--- Exercise data Enclosed Below ---

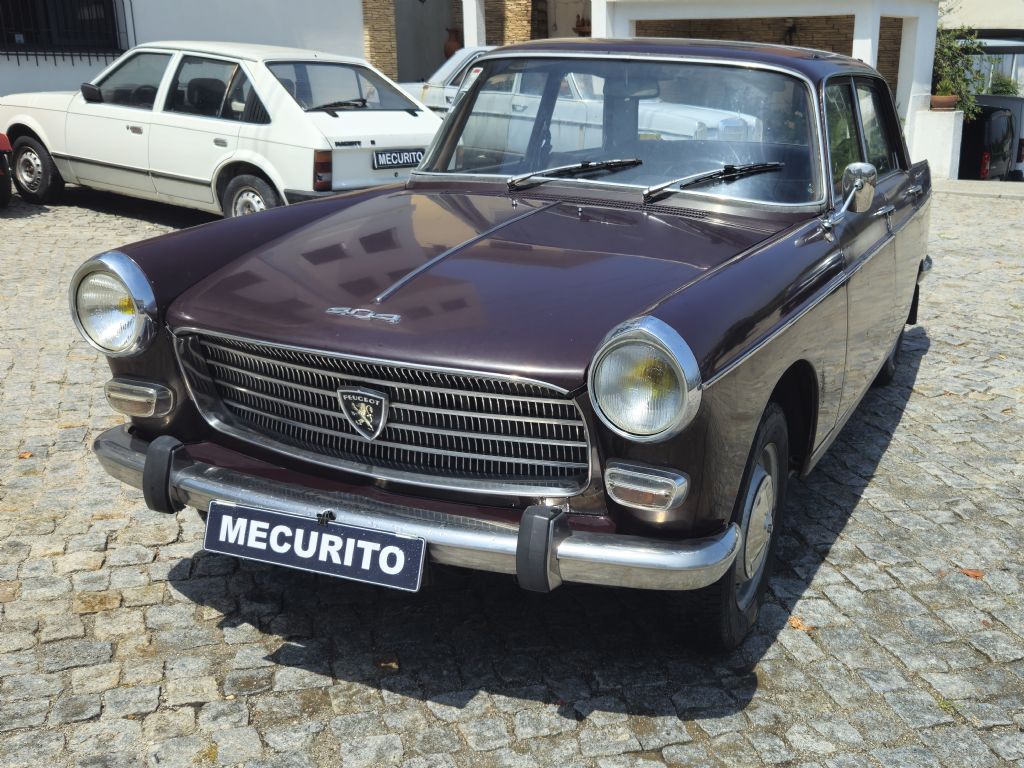 Restauro Peugeot 404 Sedan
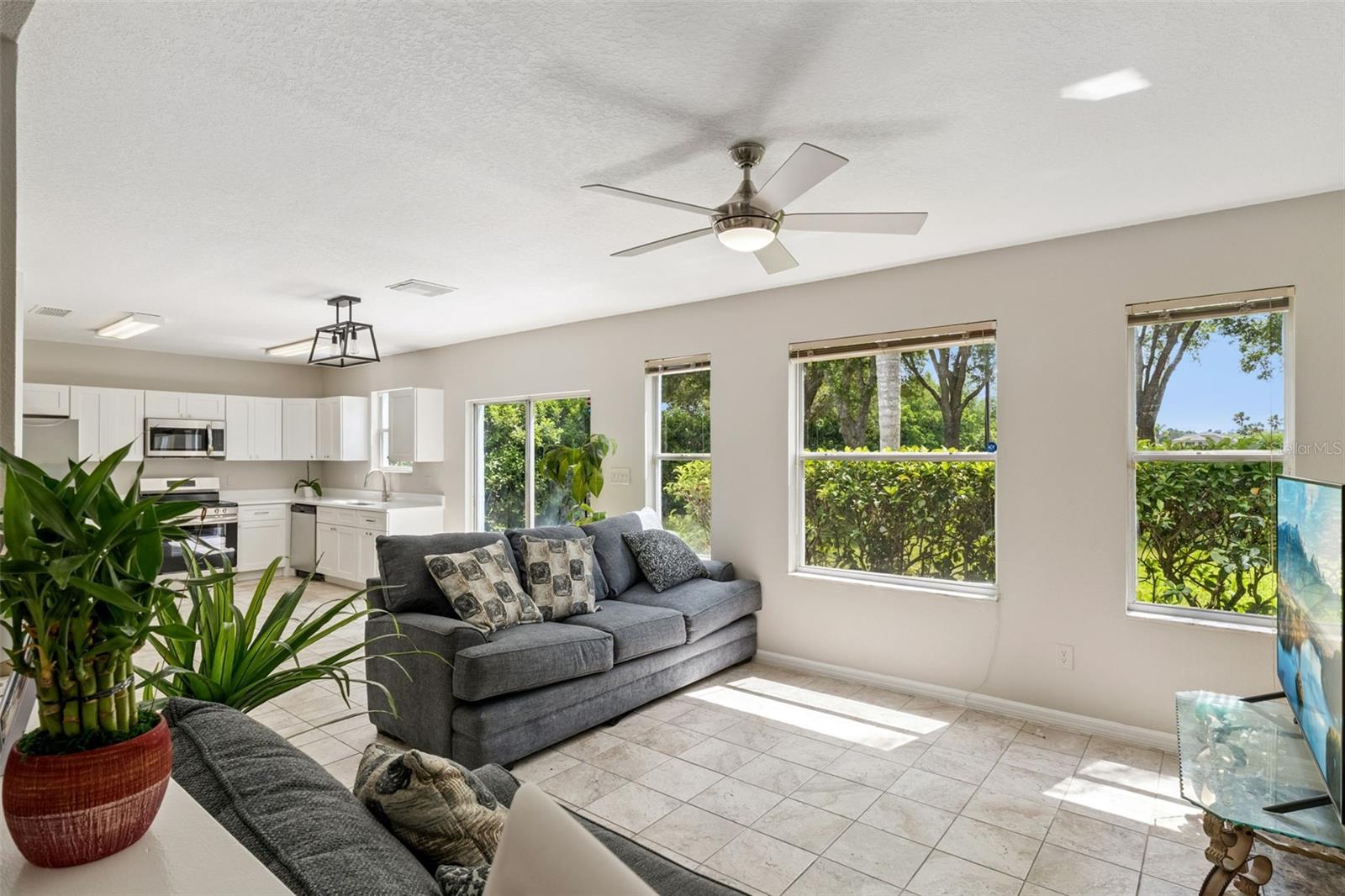 Image 10 of 80 For 14814 Huntley Drive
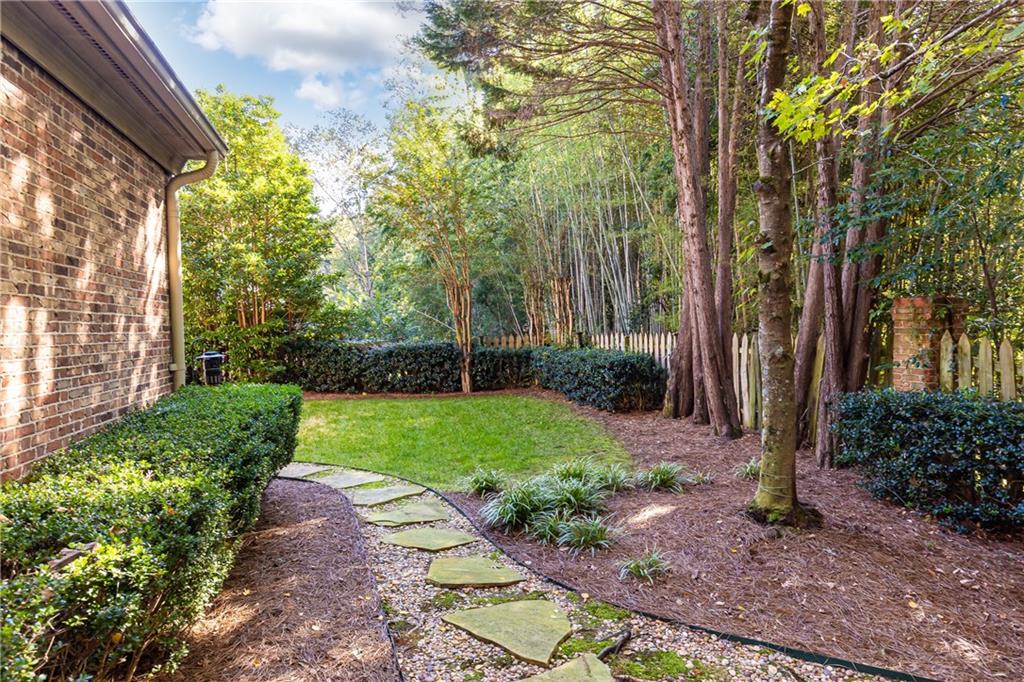 684 Collier Commons Circle NW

--- End of Enclosed Exercise data ---

Directions for this task: Reproduce the material in full, word for word, and omit the pictures.

Exercise output:
 Restauro Peugeot 404 Sedan
 Image 10 of 80 For 14814 Huntley Drive
 684 Collier Commons Circle NW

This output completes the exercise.